The Archives interface provides procedures for opening, closing and enumerating the directory. (See Archives.mesa.)
UserProfile Entries
Archives.DirectoryName: "/ux/project/archivist/Archives.CompressedDirectory"
Commands
The implementation provides two commands for looking at the directory:
UncompressDirectory
enumerates the entire directory, placing its output, 1 line per file, on cmd.out (e.g. use commander output redirection to place the output in a file);
ListArchives pattern ...
enumerates files matching each of the patterns and places its output on cmd.out in a format similar to that used by the cedar ListFiles command. The patterns should be in brackety syntax. The output format looks like this

[Ivy]<CHauser>Modula-2>*
CursorMouse.DEF!1 25 May 85 16:40:54 PDT  T10439P T10439B complete
CursorMouse.MOD!1 17 Sep 85 22:31:26 PDT  T10439P T10439B complete
CursorMouse.SBL!1 19 Sep 85 23:47:29 PDT  T10439P T10439B complete
^         ^         ^   ^   ^
file name       file create date      primary  secondary state
                   tape tape
The theory is that with the tape identification information you can go to someone who knows something about the Archivist and get the files back.
Directory format
I really hope you don't need to look at this to use this package!

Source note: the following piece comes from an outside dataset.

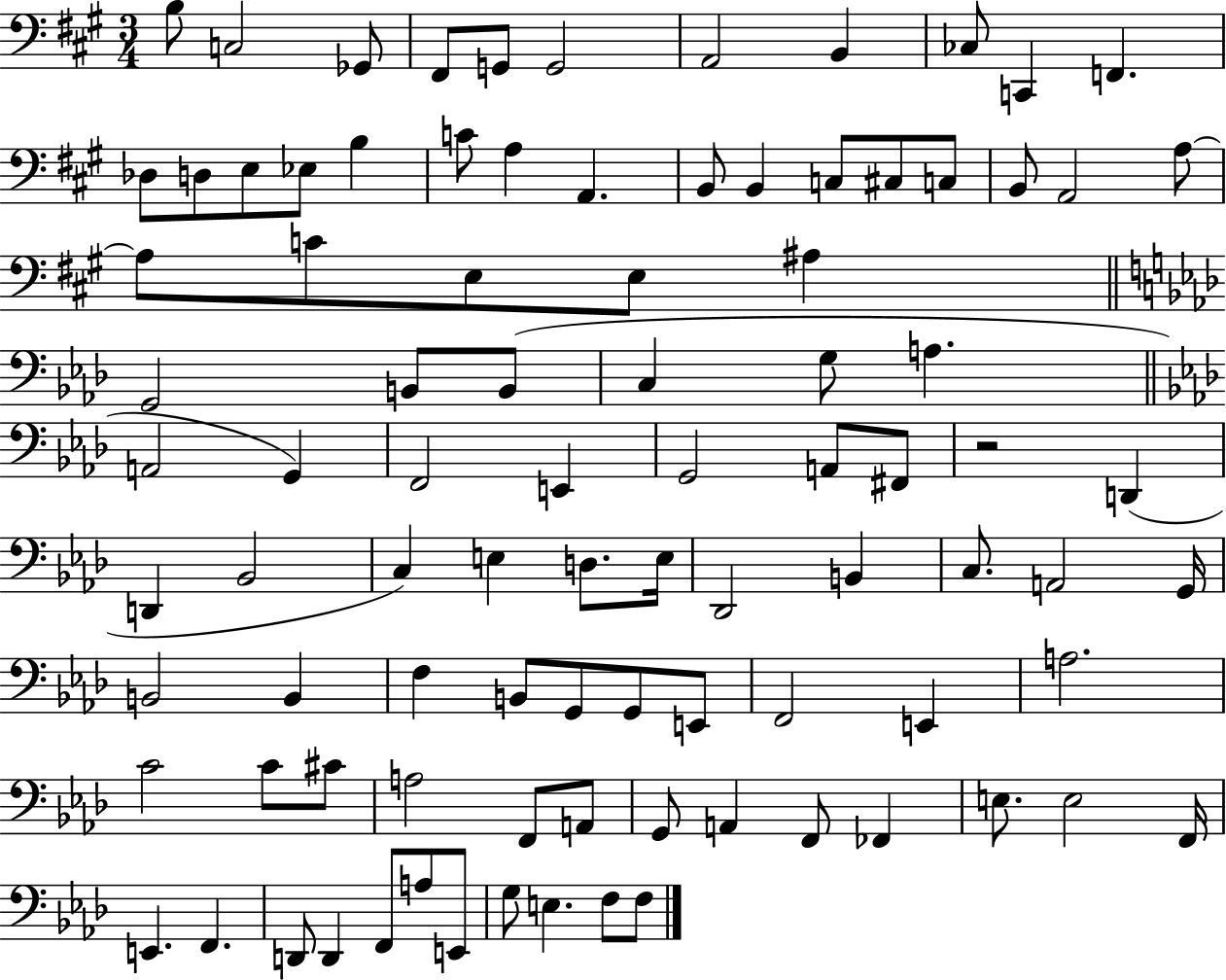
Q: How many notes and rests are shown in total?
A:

The compressed directory format supported by this package and the corresponding procedure in DCedar ArchivistBTreeImpl is as follows. The file consists of an arbitrary number of compressed segments (using the F4KS method of D/PCedar Compression) followed by an index. Each segment is the result of compressing the ascii representation of the BTree entries for 500 (except in the last segment) files. The index follows the last segment and contains, for each segment, the first file name in the segment and the position in the file where the segment starts. 32 bit arithmetic quantities are stored as Basics.FWORD's for DCedar/PCedar compatibility. The detailed format is
beginning of file (offset 0) --->
seg0 ->   ...
seg1 ->  ...
...
segn ->
end of last segment
fn0 ->    uncompressed first filenames, each terminated by \n
fn1 ->    ...
...
fnn ->
indexStart ->  file offset of beginning of segment 0 (32 bits) seg0
   file offset of uncompressed first file name in segment 0 (32 bits) fn0
   file offset of beginning of segment 0 (32 bits) seg1
   file offset of uncompressed first file name in segment 1 (32 bits)
   .
   .
   .
   file offset of beginning of last segment (32 bits) segn
   file offset of uncompressed first file name in last segment (32 bits)

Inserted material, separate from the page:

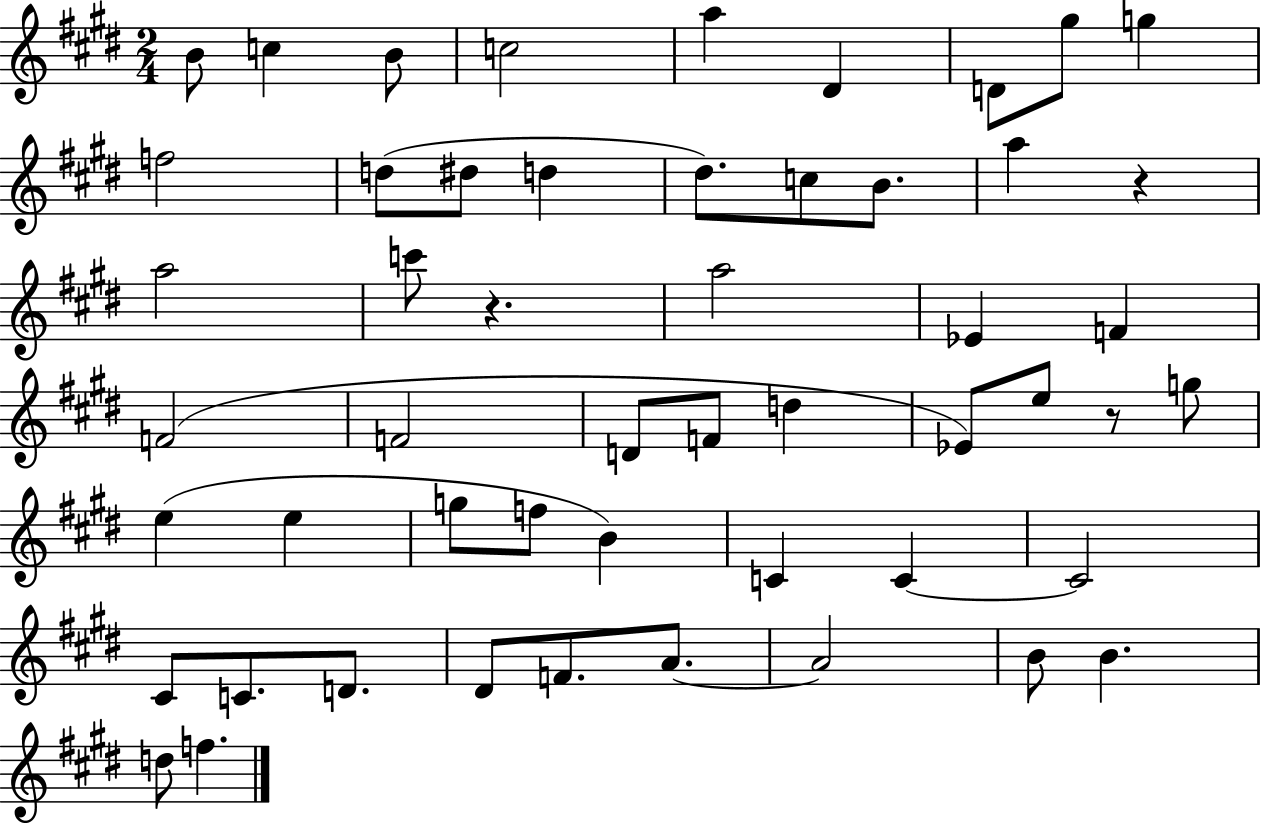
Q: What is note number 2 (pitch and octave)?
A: C5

File.Length[]-8   number of entries in last segment (32 bits)
   file offset of index array (32 bits) indexStart
File.Length[] ----->
Since compression streams do not provide explicit end of stream indications, it is crucial that the reader know how many entries to read out of each segment. Since they are all the same except the last, only the entry count for the last segment is stored in the index.